» **Trecho fornecido**
■ ■ ■ ■

HISTORINHAS MEIO DIPLOMÁTICAS parte 6
SAUDOSA ASSUNÇÃO
Pode uma vaquinha que devora plantas em praça pública servir de referência positiva para algum logradouro? Eu diria com toda certeza que sim. Não havia assistido a algo assim nem nos velhos tempos da cidade de Pirapetinga, MG, onde nasceu minha mãe. Por ali transitavam carros de boi, carroças puxadas a cavalo, mas vaca bagunçando o coreto da pracinha local, nunca!
A insólita cena foi presenciada por mim em Assunção, ao conhecer a capital paraguaia durante missão oficial em 1975. Eu caminhava pela avenida que margeia a região portuária da cidade e diverti-me ao ver o jardineiro correr para espantar o animal dali. A vaquinha contribuiu, junto com as lindas guarânias e diversas outras boas recordações do meu primeiro contato com Assunção, para incutir-me o pronto desejo de um dia vir a obter transferência para o amável país vizinho.

■ ■ ■ ■

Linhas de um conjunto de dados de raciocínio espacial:

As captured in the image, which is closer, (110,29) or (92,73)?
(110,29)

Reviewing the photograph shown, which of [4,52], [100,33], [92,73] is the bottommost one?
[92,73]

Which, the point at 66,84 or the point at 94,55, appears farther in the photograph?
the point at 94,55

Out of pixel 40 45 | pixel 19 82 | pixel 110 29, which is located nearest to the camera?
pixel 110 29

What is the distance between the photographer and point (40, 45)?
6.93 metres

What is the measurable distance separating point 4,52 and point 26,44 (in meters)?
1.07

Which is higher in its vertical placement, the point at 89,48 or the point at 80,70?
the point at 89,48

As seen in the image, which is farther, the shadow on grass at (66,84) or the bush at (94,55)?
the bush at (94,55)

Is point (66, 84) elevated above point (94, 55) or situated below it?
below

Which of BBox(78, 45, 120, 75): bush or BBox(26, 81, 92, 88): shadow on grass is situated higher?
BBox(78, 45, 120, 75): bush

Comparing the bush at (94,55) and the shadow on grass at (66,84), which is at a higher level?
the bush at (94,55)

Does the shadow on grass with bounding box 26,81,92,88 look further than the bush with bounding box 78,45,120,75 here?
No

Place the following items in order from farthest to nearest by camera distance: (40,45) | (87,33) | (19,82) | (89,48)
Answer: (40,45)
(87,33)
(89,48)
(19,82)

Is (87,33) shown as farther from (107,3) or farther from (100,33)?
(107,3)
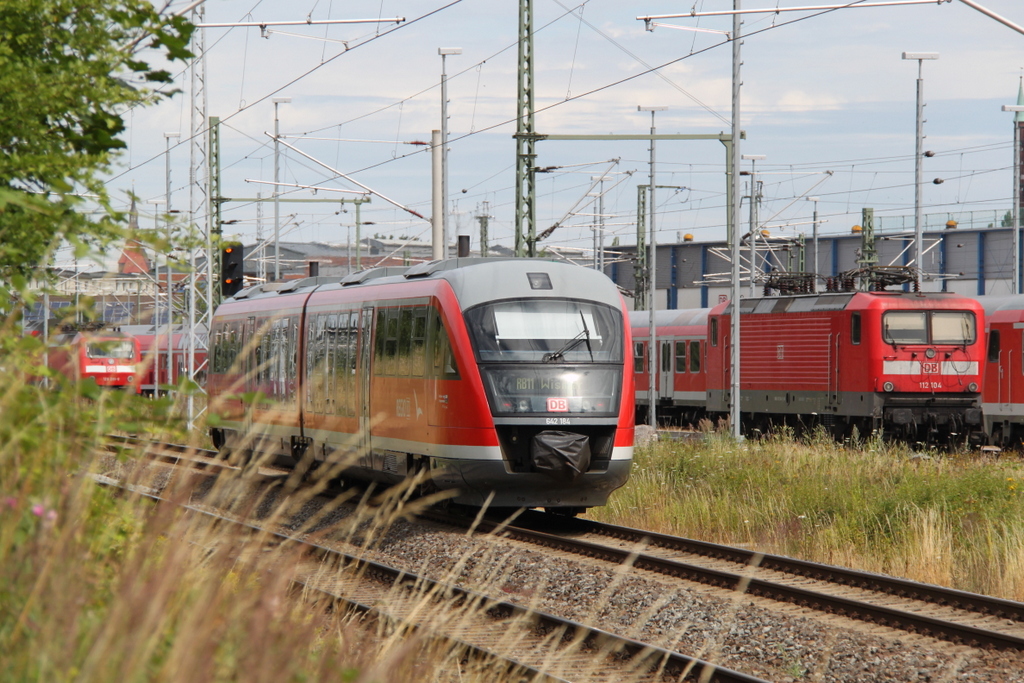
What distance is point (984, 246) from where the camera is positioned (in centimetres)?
6350

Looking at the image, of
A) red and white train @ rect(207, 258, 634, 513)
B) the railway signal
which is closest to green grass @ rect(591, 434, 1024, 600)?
red and white train @ rect(207, 258, 634, 513)

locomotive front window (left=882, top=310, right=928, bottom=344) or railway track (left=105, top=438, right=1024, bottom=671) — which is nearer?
railway track (left=105, top=438, right=1024, bottom=671)

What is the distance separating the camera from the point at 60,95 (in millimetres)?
6734

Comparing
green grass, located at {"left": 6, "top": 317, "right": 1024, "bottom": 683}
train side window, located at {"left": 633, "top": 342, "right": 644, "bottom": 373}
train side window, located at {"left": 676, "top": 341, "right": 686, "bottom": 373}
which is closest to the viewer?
green grass, located at {"left": 6, "top": 317, "right": 1024, "bottom": 683}

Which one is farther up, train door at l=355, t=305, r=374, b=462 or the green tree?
the green tree

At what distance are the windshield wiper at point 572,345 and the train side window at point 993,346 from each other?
15.1 metres

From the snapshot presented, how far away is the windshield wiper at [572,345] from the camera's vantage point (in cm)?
1341

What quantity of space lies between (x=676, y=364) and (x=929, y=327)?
34.0 ft

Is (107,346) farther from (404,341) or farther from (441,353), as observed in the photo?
(404,341)

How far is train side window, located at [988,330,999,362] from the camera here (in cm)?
2561

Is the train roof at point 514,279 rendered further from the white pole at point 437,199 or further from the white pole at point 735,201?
the white pole at point 437,199

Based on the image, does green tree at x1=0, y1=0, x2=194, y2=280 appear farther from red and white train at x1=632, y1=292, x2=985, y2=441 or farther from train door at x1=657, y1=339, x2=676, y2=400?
train door at x1=657, y1=339, x2=676, y2=400

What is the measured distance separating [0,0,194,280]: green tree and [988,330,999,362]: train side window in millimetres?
22270

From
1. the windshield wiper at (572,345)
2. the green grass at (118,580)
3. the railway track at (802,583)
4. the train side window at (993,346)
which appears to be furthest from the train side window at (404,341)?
the train side window at (993,346)
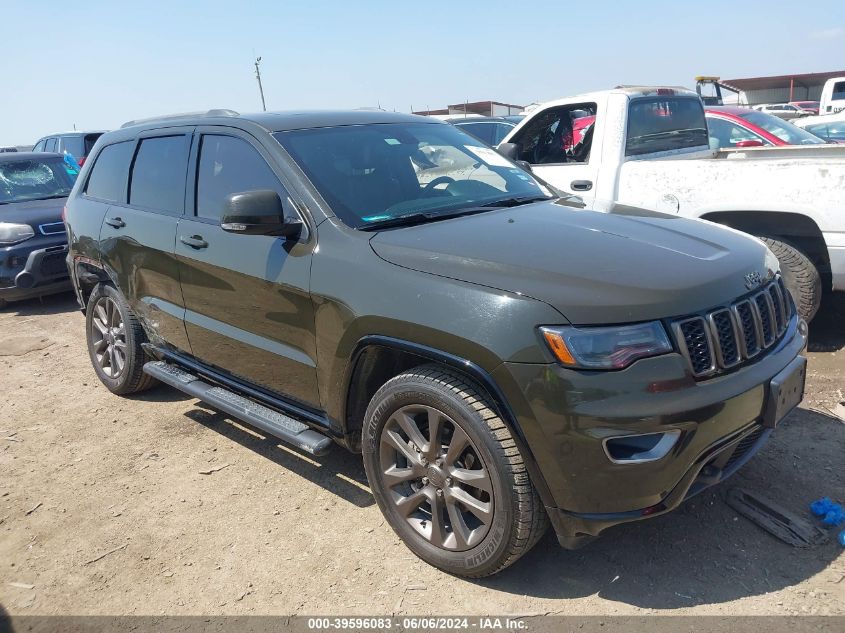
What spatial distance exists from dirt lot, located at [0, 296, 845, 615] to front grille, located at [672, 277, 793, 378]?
0.89 metres

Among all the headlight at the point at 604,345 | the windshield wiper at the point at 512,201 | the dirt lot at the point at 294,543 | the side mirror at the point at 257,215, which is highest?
the side mirror at the point at 257,215

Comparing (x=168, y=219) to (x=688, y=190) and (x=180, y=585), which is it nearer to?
(x=180, y=585)

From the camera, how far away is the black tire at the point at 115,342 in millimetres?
4691

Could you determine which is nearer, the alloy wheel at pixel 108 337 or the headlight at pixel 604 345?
the headlight at pixel 604 345

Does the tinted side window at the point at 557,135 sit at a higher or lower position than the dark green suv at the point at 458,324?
higher

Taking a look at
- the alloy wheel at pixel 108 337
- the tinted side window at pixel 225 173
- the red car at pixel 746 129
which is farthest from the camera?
the red car at pixel 746 129

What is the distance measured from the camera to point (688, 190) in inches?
199

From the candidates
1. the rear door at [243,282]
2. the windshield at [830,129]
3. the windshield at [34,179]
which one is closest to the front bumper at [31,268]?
the windshield at [34,179]

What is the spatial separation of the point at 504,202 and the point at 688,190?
7.16ft

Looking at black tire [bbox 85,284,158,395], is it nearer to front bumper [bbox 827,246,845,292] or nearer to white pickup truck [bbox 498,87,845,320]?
white pickup truck [bbox 498,87,845,320]

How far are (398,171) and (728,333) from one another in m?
1.83

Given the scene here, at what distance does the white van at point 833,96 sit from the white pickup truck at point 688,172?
44.8 feet

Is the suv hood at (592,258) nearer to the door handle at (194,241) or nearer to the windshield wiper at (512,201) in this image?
the windshield wiper at (512,201)

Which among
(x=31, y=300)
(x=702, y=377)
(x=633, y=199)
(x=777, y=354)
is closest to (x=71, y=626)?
(x=702, y=377)
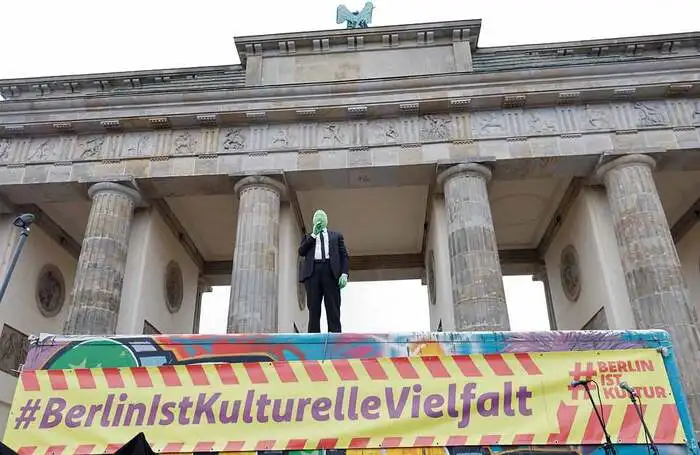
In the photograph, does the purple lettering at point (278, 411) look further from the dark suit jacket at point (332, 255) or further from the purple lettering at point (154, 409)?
the dark suit jacket at point (332, 255)

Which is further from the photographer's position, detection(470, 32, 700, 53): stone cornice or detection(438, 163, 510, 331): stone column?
detection(470, 32, 700, 53): stone cornice

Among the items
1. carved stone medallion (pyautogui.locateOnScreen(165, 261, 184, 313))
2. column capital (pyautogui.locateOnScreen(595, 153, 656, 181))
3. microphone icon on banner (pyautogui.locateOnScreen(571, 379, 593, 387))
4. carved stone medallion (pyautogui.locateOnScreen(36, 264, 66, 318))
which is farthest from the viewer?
carved stone medallion (pyautogui.locateOnScreen(165, 261, 184, 313))

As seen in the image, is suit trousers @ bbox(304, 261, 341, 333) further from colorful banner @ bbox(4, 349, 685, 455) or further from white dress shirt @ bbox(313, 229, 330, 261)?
colorful banner @ bbox(4, 349, 685, 455)

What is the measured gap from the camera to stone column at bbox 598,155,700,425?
1267 centimetres

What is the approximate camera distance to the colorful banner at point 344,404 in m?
4.71

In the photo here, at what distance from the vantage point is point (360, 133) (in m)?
16.4

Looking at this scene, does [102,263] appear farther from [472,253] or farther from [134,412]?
[134,412]

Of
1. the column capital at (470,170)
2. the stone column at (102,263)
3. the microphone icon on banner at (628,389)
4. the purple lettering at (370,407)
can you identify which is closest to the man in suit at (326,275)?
the purple lettering at (370,407)

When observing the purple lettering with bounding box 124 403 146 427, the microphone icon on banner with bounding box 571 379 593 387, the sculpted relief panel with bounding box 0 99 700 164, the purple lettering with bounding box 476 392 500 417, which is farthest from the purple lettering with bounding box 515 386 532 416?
the sculpted relief panel with bounding box 0 99 700 164

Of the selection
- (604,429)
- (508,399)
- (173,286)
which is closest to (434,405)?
(508,399)

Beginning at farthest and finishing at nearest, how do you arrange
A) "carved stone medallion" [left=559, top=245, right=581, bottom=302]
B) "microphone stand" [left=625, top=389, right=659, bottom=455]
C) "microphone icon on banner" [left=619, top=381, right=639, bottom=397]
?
"carved stone medallion" [left=559, top=245, right=581, bottom=302]
"microphone icon on banner" [left=619, top=381, right=639, bottom=397]
"microphone stand" [left=625, top=389, right=659, bottom=455]

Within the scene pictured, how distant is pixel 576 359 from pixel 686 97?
1441 cm

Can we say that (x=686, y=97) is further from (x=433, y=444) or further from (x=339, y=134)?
(x=433, y=444)

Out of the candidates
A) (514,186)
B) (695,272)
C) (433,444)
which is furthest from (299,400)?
(695,272)
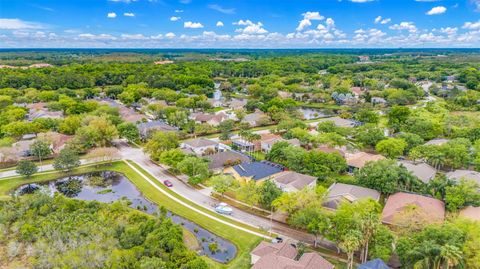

■ ■ ■ ■

» **Tarefas e exercícios**
1 – Transcreva do texto sobre Assunção o trecho que começa em "A insólita cena" e termina em "amável país vizinho.".
2 – Dê prosseguimento ao texto sobre Assunção a partir do ponto em que ele para.

» **Respostas das tarefas**
1 –
A insólita cena foi presenciada por mim em Assunção, ao conhecer a capital paraguaia durante missão oficial em 1975. Eu caminhava pela avenida que margeia a região portuária da cidade e diverti-me ao ver o jardineiro correr para espantar o animal dali. A vaquinha contribuiu, junto com as lindas guarânias e diversas outras boas recordações do meu primeiro contato com Assunção, para incutir-me o pronto desejo de um dia vir a obter transferência para o amável país vizinho.

2 –
Custou-me bom tempo para concretizar esse desejo, pois somente em 2011 fui lá servir como cônsul-geral por mais de cinco anos dos mais felizes de minha carreira diplomática. A experiência consular foi tão gratificante quanto as que tive em Montréal e Vancouver, permitindo-me não só interagir com a comunidade brasileira local, paraguaios e outros latino-americanos, mas forjar novos laços de amizade duradoura. Uma vez mais, contei com prestimosa equipe de colaboradores, encabeçada por uma grande figura humana, o experiente conselheiro Carlos Alberto Ribeiro Reis, e pela jovem e eficiente secretária Veridiana Lhamas Fernandes, substituída três anos depois pelo competente conselheiro Alexandre Barbedo, caro amigo que já havia trabalhado comigo em Brasília.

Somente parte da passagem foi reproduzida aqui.